------ Provided text

ShapeDNA

ShapeDNA is an n-dimensional intrinsic shape descriptor (see Reuter et al., CAD Journal, 2006). It can be used to compare two geometric objects independent of their pose or posture as the ShapeDNA is not affected by (near)-isometric deformations. This tutorial shows how you compute, normalize and re-weight Laplace-Beltrami spectra to obtain the ShapeDNA.

[1]:
# imports
from lapy import TriaMesh, TetMesh
from lapy import shapedna

First we load some data: a tria mesh representing the boundary of a cube and a tetrahedral mesh representing the full cube.

[2]:
# load data
tria = TriaMesh.read_vtk("../data/cubeTria.vtk")
tet = TetMesh.read_vtk("../data/cubeTetra.vtk")
--> VTK format         ...
 --> DONE ( V: 2402 , T: 4800 )

--> VTK format         ...
 --> DONE ( V: 9261 , T: 48000 )

Let’s compute the first three eigenvalues and eigenvectors of the triangle mesh…

[3]:
# compute eigenvalues and eigenvectors for tria mesh
ev = shapedna.compute_shapedna(tria, k=3)
ev['Eigenvectors']
ev['Eigenvalues']
TriaMesh with regular Laplace-Beltrami
Solver: spsolve (LU decomposition) ...
[3]:
array([-4.0165149e-05,  4.1696410e+00,  4.1704664e+00], dtype=float32)

Now we perform a normalization of the eigenvalues using the method “geometry” which is equal to surface area normalization for 2d meshes. The resulting eigenvalues are the same as when computing them on the same shape with unit surface area (=1).

------------
------ Data

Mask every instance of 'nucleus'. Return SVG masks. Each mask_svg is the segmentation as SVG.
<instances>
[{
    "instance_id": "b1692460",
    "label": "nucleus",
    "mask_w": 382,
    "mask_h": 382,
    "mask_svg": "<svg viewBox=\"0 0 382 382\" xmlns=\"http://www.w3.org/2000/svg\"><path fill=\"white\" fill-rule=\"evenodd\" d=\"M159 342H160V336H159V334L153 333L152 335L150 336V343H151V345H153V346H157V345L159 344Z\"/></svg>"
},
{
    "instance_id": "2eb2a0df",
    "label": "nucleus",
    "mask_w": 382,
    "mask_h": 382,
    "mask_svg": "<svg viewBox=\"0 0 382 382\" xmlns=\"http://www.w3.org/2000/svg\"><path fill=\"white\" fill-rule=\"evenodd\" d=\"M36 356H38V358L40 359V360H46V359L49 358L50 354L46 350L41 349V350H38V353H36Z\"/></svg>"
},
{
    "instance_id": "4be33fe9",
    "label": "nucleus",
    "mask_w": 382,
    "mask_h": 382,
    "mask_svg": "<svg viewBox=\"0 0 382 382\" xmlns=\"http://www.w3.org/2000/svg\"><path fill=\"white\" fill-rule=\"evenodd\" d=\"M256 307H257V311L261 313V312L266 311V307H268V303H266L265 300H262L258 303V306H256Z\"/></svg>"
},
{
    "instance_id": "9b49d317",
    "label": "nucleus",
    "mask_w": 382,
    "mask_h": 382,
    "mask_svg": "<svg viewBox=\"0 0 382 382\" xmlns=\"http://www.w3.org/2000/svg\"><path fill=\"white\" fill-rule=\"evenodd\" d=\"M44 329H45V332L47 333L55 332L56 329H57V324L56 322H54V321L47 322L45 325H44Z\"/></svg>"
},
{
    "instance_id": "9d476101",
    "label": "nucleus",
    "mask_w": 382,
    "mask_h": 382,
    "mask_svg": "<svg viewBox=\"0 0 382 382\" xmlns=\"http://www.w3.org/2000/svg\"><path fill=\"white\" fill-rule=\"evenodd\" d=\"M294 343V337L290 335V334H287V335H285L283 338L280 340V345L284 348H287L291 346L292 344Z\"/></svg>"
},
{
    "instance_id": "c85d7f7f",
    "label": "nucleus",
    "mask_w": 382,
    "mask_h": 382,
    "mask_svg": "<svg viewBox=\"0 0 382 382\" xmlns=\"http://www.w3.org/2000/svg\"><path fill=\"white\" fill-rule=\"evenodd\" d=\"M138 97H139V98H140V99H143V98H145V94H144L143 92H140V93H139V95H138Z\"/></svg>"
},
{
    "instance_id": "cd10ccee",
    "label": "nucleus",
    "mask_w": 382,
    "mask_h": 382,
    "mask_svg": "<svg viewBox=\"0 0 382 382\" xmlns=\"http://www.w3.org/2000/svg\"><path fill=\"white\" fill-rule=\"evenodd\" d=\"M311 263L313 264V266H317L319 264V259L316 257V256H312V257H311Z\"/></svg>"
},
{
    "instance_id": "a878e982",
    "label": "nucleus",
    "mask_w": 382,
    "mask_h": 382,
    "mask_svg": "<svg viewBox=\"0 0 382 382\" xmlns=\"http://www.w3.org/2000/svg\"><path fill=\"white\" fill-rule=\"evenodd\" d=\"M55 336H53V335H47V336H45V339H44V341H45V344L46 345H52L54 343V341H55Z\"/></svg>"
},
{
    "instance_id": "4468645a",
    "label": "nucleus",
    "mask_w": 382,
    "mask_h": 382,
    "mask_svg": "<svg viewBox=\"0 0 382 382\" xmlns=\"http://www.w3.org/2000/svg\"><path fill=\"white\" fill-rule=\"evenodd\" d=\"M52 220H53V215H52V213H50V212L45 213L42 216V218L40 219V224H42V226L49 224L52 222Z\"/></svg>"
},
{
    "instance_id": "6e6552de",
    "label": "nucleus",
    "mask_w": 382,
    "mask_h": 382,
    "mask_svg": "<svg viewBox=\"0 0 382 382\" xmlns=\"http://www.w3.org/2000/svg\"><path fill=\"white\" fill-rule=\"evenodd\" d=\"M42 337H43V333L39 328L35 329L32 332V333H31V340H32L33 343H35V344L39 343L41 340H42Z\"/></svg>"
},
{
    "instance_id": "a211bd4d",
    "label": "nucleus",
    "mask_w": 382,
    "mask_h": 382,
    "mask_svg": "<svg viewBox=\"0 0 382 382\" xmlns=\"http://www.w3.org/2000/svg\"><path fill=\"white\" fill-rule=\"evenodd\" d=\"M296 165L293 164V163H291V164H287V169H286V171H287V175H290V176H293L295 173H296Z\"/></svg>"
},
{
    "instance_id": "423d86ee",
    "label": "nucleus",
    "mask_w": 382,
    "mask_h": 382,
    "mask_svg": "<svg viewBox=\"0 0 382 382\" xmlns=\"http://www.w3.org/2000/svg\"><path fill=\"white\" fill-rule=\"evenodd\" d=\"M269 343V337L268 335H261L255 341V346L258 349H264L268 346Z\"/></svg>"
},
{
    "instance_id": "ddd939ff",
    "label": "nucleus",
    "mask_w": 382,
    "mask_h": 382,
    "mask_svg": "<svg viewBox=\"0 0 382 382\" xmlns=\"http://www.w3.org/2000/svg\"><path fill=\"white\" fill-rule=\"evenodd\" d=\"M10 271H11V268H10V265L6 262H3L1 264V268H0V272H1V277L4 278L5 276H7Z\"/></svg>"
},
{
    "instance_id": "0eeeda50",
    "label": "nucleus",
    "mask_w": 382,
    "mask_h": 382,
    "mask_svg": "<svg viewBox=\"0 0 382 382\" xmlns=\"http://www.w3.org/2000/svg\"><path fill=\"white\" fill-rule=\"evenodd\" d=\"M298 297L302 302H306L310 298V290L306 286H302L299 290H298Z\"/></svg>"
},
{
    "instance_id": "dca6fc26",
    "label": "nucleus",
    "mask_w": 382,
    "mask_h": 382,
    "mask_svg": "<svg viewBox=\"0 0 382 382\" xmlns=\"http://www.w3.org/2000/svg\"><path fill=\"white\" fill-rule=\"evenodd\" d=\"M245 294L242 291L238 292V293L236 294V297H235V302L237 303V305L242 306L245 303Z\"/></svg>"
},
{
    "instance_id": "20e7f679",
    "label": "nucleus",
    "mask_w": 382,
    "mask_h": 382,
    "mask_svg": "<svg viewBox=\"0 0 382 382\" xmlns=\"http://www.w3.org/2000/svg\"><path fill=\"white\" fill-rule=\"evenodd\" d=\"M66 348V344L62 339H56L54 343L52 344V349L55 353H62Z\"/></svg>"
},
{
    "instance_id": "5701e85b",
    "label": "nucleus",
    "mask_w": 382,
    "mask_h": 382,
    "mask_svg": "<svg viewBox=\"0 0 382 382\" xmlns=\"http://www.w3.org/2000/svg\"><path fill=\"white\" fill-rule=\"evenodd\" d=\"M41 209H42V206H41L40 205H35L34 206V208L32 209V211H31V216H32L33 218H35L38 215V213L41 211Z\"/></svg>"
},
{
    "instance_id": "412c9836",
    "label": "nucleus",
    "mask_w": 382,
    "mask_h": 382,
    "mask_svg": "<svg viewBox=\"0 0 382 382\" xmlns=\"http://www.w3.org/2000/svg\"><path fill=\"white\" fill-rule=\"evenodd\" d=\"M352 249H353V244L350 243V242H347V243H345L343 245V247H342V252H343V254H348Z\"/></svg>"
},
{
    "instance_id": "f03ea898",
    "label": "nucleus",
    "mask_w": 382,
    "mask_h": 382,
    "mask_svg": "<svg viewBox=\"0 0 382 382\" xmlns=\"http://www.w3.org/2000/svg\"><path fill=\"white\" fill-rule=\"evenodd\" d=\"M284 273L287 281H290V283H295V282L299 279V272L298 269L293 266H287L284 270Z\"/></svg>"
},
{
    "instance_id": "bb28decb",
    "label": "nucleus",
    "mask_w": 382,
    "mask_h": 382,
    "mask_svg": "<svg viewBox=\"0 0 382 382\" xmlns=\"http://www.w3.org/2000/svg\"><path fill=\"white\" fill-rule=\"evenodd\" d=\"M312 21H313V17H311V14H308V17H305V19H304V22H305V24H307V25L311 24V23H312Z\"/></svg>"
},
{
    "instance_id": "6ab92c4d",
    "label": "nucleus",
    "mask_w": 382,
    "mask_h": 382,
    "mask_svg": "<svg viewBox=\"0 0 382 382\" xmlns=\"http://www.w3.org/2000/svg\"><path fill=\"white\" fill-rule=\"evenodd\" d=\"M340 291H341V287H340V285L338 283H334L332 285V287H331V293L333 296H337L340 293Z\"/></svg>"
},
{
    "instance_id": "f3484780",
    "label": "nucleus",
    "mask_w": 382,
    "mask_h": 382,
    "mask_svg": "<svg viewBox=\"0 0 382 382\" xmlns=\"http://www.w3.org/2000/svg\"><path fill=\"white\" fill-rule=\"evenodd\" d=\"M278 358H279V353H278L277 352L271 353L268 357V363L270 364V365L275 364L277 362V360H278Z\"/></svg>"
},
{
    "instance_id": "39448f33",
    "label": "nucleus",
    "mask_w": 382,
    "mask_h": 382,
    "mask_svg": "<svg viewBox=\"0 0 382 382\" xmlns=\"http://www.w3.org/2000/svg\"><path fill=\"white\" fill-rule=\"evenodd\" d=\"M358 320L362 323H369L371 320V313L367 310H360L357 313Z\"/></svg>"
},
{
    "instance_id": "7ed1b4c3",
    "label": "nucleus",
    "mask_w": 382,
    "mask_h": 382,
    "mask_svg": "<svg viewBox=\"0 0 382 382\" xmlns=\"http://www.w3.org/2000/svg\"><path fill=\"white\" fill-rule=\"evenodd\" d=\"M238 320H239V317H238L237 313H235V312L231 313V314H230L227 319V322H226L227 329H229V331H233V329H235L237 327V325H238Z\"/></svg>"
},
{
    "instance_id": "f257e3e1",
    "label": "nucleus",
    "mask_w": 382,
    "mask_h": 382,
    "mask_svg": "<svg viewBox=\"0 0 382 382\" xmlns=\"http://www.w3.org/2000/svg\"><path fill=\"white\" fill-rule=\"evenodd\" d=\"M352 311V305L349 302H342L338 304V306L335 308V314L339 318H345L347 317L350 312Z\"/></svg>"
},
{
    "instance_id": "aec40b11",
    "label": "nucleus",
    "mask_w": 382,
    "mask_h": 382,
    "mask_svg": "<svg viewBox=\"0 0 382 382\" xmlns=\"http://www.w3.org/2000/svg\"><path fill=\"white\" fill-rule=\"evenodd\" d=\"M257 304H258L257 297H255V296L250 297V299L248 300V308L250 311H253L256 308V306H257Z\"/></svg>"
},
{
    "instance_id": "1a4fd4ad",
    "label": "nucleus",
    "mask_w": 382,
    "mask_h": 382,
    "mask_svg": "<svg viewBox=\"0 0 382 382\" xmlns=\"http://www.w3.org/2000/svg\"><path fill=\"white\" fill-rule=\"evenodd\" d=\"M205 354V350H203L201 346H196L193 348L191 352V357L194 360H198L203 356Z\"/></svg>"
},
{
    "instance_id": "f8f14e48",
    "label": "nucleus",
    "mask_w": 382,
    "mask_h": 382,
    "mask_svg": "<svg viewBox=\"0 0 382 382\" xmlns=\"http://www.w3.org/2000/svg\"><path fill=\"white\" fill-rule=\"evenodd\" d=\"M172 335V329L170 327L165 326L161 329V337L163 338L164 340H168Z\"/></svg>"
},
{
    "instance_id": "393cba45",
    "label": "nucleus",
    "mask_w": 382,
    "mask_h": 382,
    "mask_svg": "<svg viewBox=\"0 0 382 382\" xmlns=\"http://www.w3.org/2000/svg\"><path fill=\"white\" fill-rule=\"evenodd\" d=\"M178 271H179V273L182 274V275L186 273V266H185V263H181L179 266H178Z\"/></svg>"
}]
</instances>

------------

▸ **Exercise A**
List the three eigenvalues that the array output in the ShapeDNA tutorial shows for the triangle mesh.
▸ **Exercise B**
Retype the passage of the ShapeDNA tutorial between "--> DONE ( V: 9261" and "ev = shapedna.compute_shapedna(tria, k=3)", inclusive.

▸ **Task answer A**
-4.0165149e-05
4.1696410e+00
4.1704664e+00

▸ **Task answer B**
--> DONE ( V: 9261 , T: 48000 )

Let’s compute the first three eigenvalues and eigenvectors of the triangle mesh…

[3]:
# compute eigenvalues and eigenvectors for tria mesh
ev = shapedna.compute_shapedna(tria, k=3)